Exercise objective: Can you arrange the material below as a two-column CSV with the columns "prompt" and "detections"? Give one row for each paragraph of instructions, with that paragraph under "prompt" and the lines listed after it under "detections", each in one double-quoted field and with line breaks replaced by spaces.

<<<<

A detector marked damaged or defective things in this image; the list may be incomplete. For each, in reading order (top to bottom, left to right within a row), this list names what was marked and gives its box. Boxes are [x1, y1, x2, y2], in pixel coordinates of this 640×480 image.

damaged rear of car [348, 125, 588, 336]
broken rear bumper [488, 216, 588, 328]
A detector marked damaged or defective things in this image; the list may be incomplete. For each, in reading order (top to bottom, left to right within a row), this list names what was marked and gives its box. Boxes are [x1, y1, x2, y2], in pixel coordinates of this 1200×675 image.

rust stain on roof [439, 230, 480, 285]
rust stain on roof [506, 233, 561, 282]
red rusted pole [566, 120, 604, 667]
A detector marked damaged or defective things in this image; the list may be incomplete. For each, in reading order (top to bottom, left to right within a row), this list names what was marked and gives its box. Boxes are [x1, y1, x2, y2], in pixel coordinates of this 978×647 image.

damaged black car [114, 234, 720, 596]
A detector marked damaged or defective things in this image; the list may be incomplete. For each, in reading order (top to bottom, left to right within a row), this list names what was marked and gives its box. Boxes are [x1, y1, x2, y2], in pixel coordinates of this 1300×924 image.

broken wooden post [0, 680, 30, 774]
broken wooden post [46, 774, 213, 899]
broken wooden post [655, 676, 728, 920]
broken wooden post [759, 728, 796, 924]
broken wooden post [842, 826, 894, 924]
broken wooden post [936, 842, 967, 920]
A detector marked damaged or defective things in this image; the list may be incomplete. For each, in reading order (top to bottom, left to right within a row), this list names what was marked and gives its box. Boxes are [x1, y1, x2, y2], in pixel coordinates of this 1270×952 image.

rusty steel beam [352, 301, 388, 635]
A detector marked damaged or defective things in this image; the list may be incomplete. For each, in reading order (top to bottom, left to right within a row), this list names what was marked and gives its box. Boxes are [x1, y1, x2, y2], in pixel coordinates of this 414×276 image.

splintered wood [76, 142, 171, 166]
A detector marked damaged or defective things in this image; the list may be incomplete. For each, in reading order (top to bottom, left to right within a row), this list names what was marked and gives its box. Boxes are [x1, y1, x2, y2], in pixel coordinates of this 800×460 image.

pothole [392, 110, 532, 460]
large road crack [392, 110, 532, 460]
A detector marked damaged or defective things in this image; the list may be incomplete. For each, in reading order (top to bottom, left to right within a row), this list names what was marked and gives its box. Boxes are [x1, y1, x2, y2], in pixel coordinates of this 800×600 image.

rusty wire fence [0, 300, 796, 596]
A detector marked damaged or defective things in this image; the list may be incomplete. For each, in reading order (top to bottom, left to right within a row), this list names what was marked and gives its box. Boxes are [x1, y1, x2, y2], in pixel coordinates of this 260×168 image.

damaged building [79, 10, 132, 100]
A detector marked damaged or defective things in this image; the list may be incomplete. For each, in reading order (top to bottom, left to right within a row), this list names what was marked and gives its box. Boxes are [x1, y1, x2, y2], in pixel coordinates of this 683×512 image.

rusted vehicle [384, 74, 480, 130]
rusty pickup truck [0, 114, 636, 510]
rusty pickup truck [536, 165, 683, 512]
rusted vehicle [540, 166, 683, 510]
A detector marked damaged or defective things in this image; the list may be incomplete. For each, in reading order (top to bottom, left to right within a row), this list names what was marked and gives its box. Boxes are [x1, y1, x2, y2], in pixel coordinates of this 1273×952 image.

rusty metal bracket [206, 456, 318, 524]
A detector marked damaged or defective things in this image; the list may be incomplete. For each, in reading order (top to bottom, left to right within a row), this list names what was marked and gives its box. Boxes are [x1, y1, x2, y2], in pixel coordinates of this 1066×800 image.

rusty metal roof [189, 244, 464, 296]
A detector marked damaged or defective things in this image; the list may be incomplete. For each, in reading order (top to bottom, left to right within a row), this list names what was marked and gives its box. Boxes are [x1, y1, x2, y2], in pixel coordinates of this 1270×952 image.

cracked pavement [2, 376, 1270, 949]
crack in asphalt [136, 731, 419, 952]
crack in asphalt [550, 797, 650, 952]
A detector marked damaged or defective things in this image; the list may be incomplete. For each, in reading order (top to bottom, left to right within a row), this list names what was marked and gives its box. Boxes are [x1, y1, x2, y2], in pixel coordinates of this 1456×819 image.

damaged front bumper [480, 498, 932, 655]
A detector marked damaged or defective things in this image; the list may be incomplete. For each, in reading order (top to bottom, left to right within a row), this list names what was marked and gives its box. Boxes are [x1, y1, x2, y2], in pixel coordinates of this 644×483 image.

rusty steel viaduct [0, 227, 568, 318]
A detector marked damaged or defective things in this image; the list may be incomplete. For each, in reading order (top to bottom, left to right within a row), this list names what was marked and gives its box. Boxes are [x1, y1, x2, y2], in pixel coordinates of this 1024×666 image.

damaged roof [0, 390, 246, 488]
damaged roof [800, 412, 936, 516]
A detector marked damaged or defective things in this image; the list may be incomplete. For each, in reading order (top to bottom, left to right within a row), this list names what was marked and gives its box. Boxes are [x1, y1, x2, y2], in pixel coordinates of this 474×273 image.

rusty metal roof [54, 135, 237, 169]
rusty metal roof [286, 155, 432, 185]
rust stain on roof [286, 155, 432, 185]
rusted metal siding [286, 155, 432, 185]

>>>>

Completed task:
prompt,detections
"A detector marked damaged or defective things in this image; the list may be incomplete. For each, in reading order (top to bottom, left to right within a row), this list names what was marked and gives its box. Boxes are [x1, y1, x2, y2], in pixel coordinates of this 640×480 image.","damaged rear of car [348, 125, 588, 336] broken rear bumper [488, 216, 588, 328]"
"A detector marked damaged or defective things in this image; the list may be incomplete. For each, in reading order (top to bottom, left to right within a row), this list names what was marked and gives its box. Boxes are [x1, y1, x2, y2], in pixel coordinates of this 1200×675 image.","rust stain on roof [439, 230, 480, 285] rust stain on roof [506, 233, 561, 282] red rusted pole [566, 120, 604, 667]"
"A detector marked damaged or defective things in this image; the list may be incomplete. For each, in reading order (top to bottom, left to right within a row), this list names what was marked and gives its box. Boxes are [x1, y1, x2, y2], in pixel coordinates of this 978×647 image.","damaged black car [114, 234, 720, 596]"
"A detector marked damaged or defective things in this image; the list may be incomplete. For each, in reading order (top to bottom, left to right within a row), this list names what was marked and gives its box. Boxes are [x1, y1, x2, y2], in pixel coordinates of this 1300×924 image.","broken wooden post [0, 680, 30, 774] broken wooden post [46, 774, 213, 899] broken wooden post [655, 676, 728, 920] broken wooden post [759, 728, 796, 924] broken wooden post [842, 826, 894, 924] broken wooden post [936, 842, 967, 920]"
"A detector marked damaged or defective things in this image; the list may be incomplete. For each, in reading order (top to bottom, left to right within a row), this list names what was marked and gives its box. Boxes are [x1, y1, x2, y2], in pixel coordinates of this 1270×952 image.","rusty steel beam [352, 301, 388, 635]"
"A detector marked damaged or defective things in this image; the list may be incomplete. For each, in reading order (top to bottom, left to right within a row), this list names what was marked and gives its box. Boxes are [x1, y1, x2, y2], in pixel coordinates of this 414×276 image.","splintered wood [76, 142, 171, 166]"
"A detector marked damaged or defective things in this image; the list may be incomplete. For each, in reading order (top to bottom, left to right within a row), this list names what was marked and gives its box. Boxes are [x1, y1, x2, y2], in pixel coordinates of this 800×460 image.","pothole [392, 110, 532, 460] large road crack [392, 110, 532, 460]"
"A detector marked damaged or defective things in this image; the list may be incomplete. For each, in reading order (top to bottom, left to right within a row), this list names what was marked and gives its box. Boxes are [x1, y1, x2, y2], in pixel coordinates of this 800×600 image.","rusty wire fence [0, 300, 796, 596]"
"A detector marked damaged or defective things in this image; the list may be incomplete. For each, in reading order (top to bottom, left to right within a row), this list names what was marked and gives its box. Boxes are [x1, y1, x2, y2], in pixel coordinates of this 260×168 image.","damaged building [79, 10, 132, 100]"
"A detector marked damaged or defective things in this image; the list may be incomplete. For each, in reading order (top to bottom, left to right within a row), this list names what was marked and gives its box. Boxes are [x1, y1, x2, y2], in pixel coordinates of this 683×512 image.","rusted vehicle [384, 74, 480, 130] rusty pickup truck [0, 114, 636, 510] rusty pickup truck [536, 165, 683, 512] rusted vehicle [540, 166, 683, 510]"
"A detector marked damaged or defective things in this image; the list may be incomplete. For each, in reading order (top to bottom, left to right within a row), this list names what was marked and gives its box. Boxes are [x1, y1, x2, y2], in pixel coordinates of this 1273×952 image.","rusty metal bracket [206, 456, 318, 524]"
"A detector marked damaged or defective things in this image; the list may be incomplete. For each, in reading order (top to bottom, left to right within a row), this list names what was marked and gives its box. Boxes are [x1, y1, x2, y2], in pixel coordinates of this 1066×800 image.","rusty metal roof [189, 244, 464, 296]"
"A detector marked damaged or defective things in this image; the list may be incomplete. For each, in reading order (top to bottom, left to right within a row), this list names what was marked and gives its box. Boxes are [x1, y1, x2, y2], in pixel coordinates of this 1270×952 image.","cracked pavement [2, 376, 1270, 949] crack in asphalt [136, 731, 419, 952] crack in asphalt [550, 797, 650, 952]"
"A detector marked damaged or defective things in this image; the list may be incomplete. For each, in reading order (top to bottom, left to right within a row), this list names what was marked and gives its box. Boxes are [x1, y1, x2, y2], in pixel coordinates of this 1456×819 image.","damaged front bumper [480, 498, 932, 655]"
"A detector marked damaged or defective things in this image; the list may be incomplete. For each, in reading order (top to bottom, left to right within a row), this list names what was marked and gives its box. Boxes are [x1, y1, x2, y2], in pixel coordinates of this 644×483 image.","rusty steel viaduct [0, 227, 568, 318]"
"A detector marked damaged or defective things in this image; the list may be incomplete. For each, in reading order (top to bottom, left to right within a row), this list names what was marked and gives its box. Boxes are [x1, y1, x2, y2], in pixel coordinates of this 1024×666 image.","damaged roof [0, 390, 246, 488] damaged roof [800, 412, 936, 516]"
"A detector marked damaged or defective things in this image; the list may be incomplete. For each, in reading order (top to bottom, left to right within a row), this list names what was marked and gives its box. Boxes are [x1, y1, x2, y2], in pixel coordinates of this 474×273 image.","rusty metal roof [54, 135, 237, 169] rusty metal roof [286, 155, 432, 185] rust stain on roof [286, 155, 432, 185] rusted metal siding [286, 155, 432, 185]"